Developed Non-Producing
Developed Non-Producing Reserves include shut-in and behind-pipe reserves.

Shut-In
Shut-in Reserves are expected to be recovered from:
(1)
completion intervals which are open at the time of the estimate, but which have not started producing;
(2)
wells which were shut-in for market conditions or pipeline connections; or
(3)
wells not capable of production for mechanical reasons.

Behind-Pipe
Behind-pipe Reserves are expected to be recovered from zones in existing wells, which will require additional completion work or future re-completion prior to start of production.

In all cases, production can be initiated or restored with relatively low expenditure compared to the cost of drilling a new well.


UNDEVELOPED RESERVES (SEC DEFINITIONS)

Securities and Exchange Commission Regulation S-X §210.4-10(a)(31) defines undeveloped oil and gas reserves as follows:

Undeveloped oil and gas reserves are reserves of any category that are expected to be recovered from new wells on undrilled acreage, or from existing wells where a relatively major expenditure is required for recompletion.

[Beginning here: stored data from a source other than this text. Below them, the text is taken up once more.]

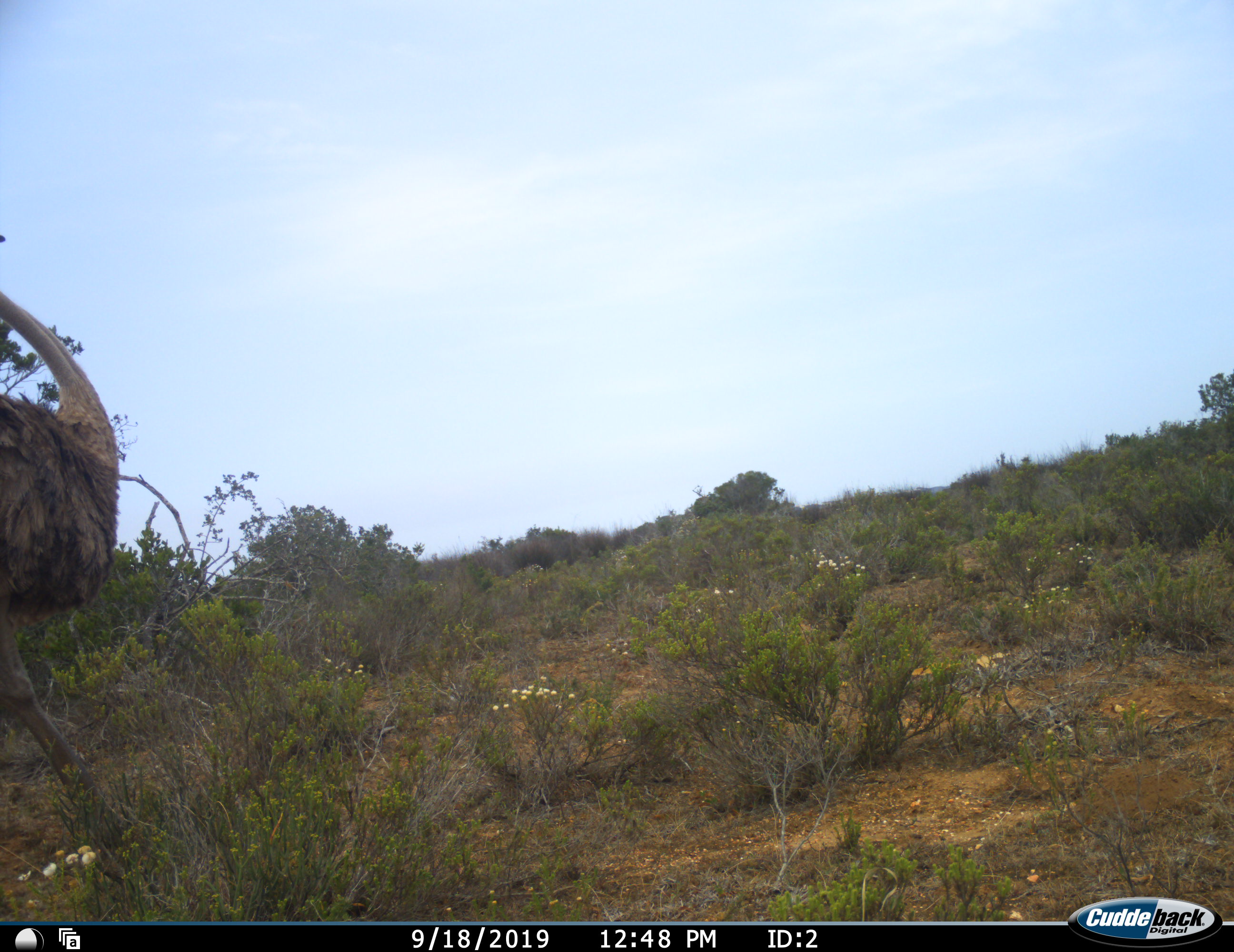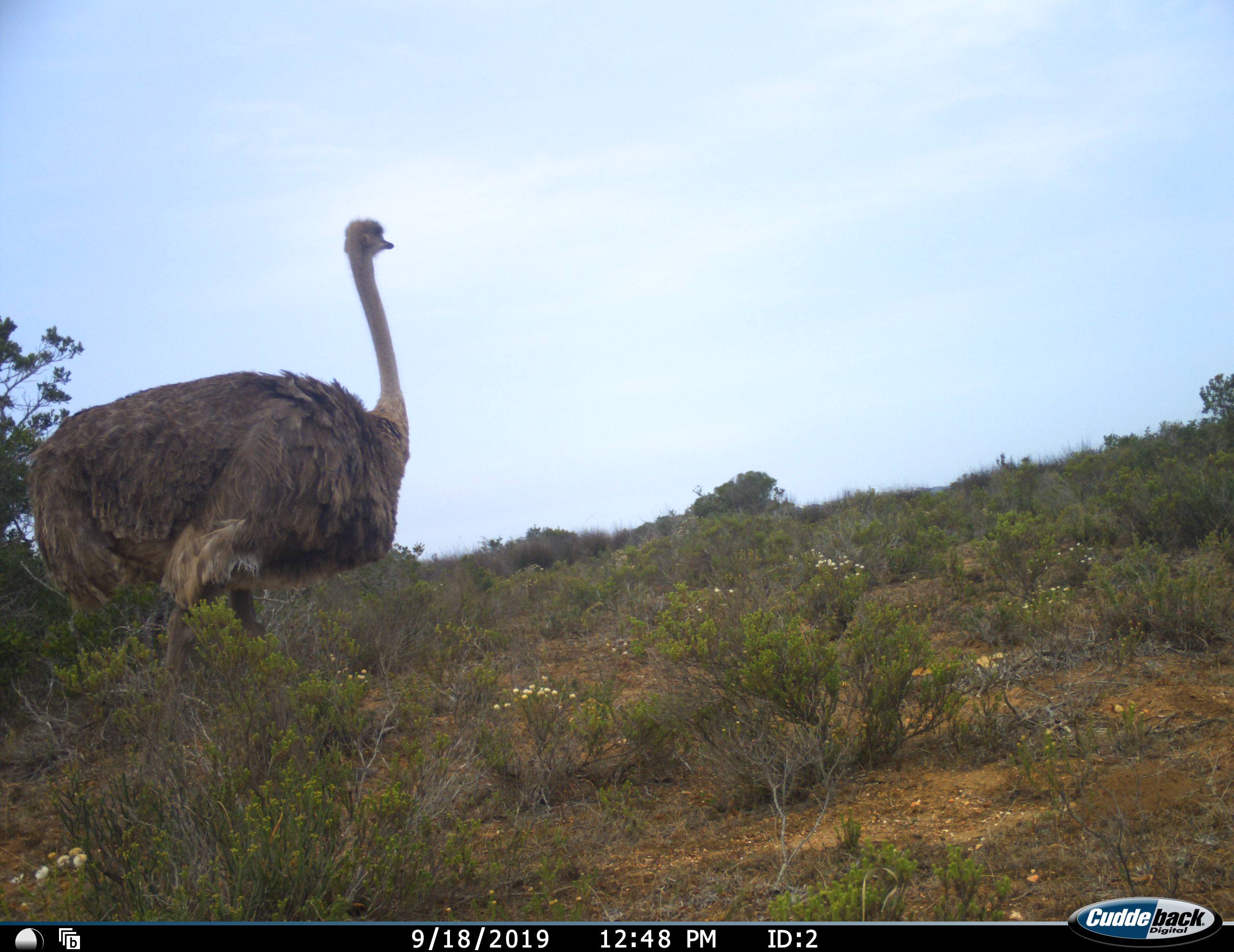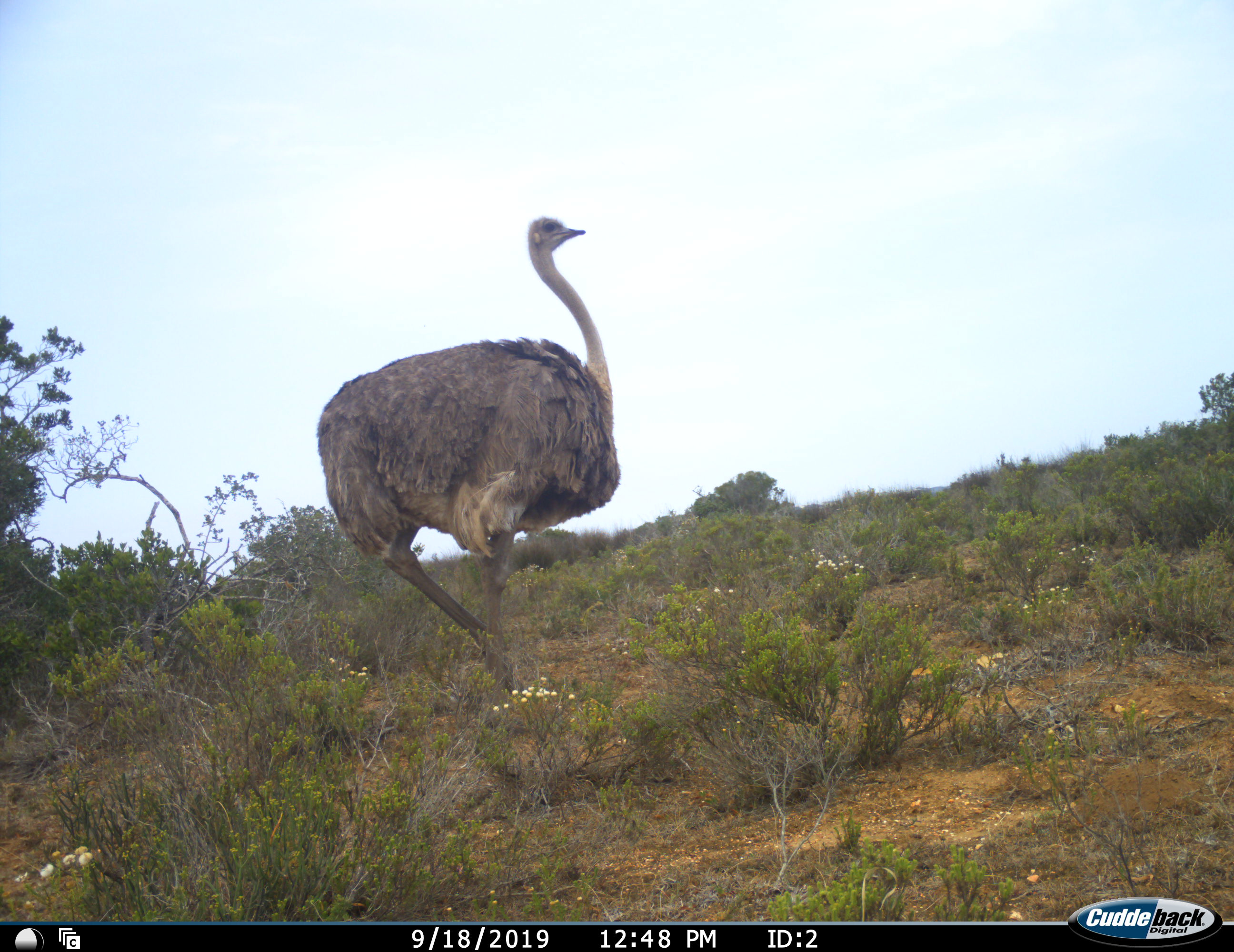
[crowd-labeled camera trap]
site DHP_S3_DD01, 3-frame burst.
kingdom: Animalia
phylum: Chordata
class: Aves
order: Struthioniformes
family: Struthionidae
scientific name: Struthionidae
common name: ostrich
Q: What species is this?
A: Ostrich (Struthionidae).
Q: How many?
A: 1.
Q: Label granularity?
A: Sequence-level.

(i) Reserves on undrilled acreage shall be limited to those directly offsetting development spacing areas that are reasonably certain of production when drilled, unless evidence using reliable technology exists that establishes reasonable certainty of economic producibility at greater distances.

(ii) Undrilled locations can be classified as having undeveloped reserves only if a development plan has been adopted indicating that they are scheduled to be drilled within five years, unless the specific circumstances, justify a longer time.

(iii) Under no circumstances shall estimates for undeveloped reserves be attributable to any acreage for which an application of fluid injection or other improved recovery technique is contemplated, unless such techniques have been proved effective by actual projects in the same reservoir or an analogous reservoir, as defined in paragraph (a)(2) of this section, or by other evidence using reliable technology establishing reasonable certainty.